安倍晋三首相は、第1次政権から取り組む「安倍カラー」の1つである教育再生に強い意欲を見せた。「学力の保障」「道徳」「英語力」を柱とする施策強化を訴え、将来の日本を支える次世代教育に注力する。
首相は演説で「すべての子供たちに必要な学力を保障するのも公教育の重要な役割だ」と強調。国の責務として基礎学力などが備わるよう教科書の改善に取り組むと訴えた。
さらに「公共の精神や豊かな人間性を培う」ことを目的に、道徳を特別教科と位置付けた。第1次政権の平成18年に、国と郷土を愛する教育や公共心の育成などを重視するよう約60年ぶりに教育基本法を改正。
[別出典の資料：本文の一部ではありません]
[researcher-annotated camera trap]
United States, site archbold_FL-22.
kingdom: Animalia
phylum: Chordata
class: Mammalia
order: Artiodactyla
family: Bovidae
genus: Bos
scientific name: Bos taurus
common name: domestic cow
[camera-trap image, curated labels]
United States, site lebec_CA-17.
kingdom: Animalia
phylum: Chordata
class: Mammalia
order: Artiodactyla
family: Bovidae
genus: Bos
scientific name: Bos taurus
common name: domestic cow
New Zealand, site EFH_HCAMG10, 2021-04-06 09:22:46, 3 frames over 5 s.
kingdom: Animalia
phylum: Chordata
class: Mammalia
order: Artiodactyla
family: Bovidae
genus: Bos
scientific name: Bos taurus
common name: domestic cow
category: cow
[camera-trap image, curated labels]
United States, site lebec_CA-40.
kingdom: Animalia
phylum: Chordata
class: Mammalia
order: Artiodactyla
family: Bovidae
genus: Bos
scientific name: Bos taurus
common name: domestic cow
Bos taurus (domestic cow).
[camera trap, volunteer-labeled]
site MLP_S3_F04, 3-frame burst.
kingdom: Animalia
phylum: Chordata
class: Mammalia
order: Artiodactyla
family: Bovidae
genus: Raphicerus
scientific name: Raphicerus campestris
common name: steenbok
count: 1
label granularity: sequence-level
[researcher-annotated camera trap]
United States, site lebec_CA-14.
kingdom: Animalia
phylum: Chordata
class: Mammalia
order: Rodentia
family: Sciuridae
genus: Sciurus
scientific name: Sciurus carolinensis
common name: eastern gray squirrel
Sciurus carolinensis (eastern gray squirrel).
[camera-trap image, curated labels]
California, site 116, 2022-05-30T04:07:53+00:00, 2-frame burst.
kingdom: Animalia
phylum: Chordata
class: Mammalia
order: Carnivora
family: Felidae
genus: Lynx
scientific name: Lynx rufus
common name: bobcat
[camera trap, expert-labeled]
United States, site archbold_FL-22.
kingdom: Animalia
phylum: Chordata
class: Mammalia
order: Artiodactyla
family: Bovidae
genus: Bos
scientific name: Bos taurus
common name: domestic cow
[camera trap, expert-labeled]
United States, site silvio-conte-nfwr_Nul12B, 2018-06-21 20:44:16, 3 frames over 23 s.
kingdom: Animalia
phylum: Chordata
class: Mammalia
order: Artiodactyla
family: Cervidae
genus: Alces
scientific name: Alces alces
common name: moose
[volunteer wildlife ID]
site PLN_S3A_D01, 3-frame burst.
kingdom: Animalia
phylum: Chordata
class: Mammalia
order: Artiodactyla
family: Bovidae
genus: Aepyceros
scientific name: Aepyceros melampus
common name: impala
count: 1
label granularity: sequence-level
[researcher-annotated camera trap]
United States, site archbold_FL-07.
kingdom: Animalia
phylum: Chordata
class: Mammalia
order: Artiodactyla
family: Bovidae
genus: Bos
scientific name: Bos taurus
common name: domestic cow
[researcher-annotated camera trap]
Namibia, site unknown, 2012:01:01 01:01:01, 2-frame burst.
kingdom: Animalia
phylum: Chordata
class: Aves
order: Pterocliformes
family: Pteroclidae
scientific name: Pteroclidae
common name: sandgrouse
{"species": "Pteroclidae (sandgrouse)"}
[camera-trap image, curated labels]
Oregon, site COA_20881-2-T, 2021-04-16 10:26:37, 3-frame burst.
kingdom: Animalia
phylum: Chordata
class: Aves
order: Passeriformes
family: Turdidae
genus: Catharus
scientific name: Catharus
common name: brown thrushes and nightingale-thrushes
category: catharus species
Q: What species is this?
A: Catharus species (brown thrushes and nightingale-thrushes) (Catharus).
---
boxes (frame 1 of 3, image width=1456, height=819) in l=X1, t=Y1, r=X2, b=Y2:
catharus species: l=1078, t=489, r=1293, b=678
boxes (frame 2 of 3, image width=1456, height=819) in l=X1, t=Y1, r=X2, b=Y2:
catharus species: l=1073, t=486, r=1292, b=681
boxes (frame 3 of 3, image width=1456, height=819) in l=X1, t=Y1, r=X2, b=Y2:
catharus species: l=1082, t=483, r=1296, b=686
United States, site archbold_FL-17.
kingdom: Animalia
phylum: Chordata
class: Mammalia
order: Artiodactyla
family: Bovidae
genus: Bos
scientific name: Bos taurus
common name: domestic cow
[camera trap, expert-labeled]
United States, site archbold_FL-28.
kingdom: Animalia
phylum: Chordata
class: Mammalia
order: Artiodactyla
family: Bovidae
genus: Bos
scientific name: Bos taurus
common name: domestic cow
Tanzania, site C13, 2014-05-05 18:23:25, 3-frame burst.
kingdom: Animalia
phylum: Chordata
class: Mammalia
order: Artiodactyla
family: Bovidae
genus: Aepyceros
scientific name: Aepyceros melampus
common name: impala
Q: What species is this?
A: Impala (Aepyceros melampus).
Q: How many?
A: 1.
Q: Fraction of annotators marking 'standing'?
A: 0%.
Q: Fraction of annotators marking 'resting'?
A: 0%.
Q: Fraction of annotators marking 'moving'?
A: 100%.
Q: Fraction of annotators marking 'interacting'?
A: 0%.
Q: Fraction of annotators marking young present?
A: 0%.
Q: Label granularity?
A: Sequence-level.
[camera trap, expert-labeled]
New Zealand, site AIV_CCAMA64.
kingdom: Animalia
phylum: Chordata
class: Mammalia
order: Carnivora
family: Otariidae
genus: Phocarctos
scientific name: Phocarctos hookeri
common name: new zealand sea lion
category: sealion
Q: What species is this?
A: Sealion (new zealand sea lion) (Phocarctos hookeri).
道徳心のさらなる育成は安倍カラーそのものといえる。
現政権では、いじめ対策の法制化や教育委員会制度改革のための法案準備、大学改革なども進めている。
演説では、国際的な学力調査で、改正教育基本法の下で全国学力テストを受けてきた世代が過去最高の成績を収めたことを踏まえ、「やれば、できる」と強調した。英語が苦手とされてきた日本の国民性を変える英語教育の抜本改革にも着手する方針だ。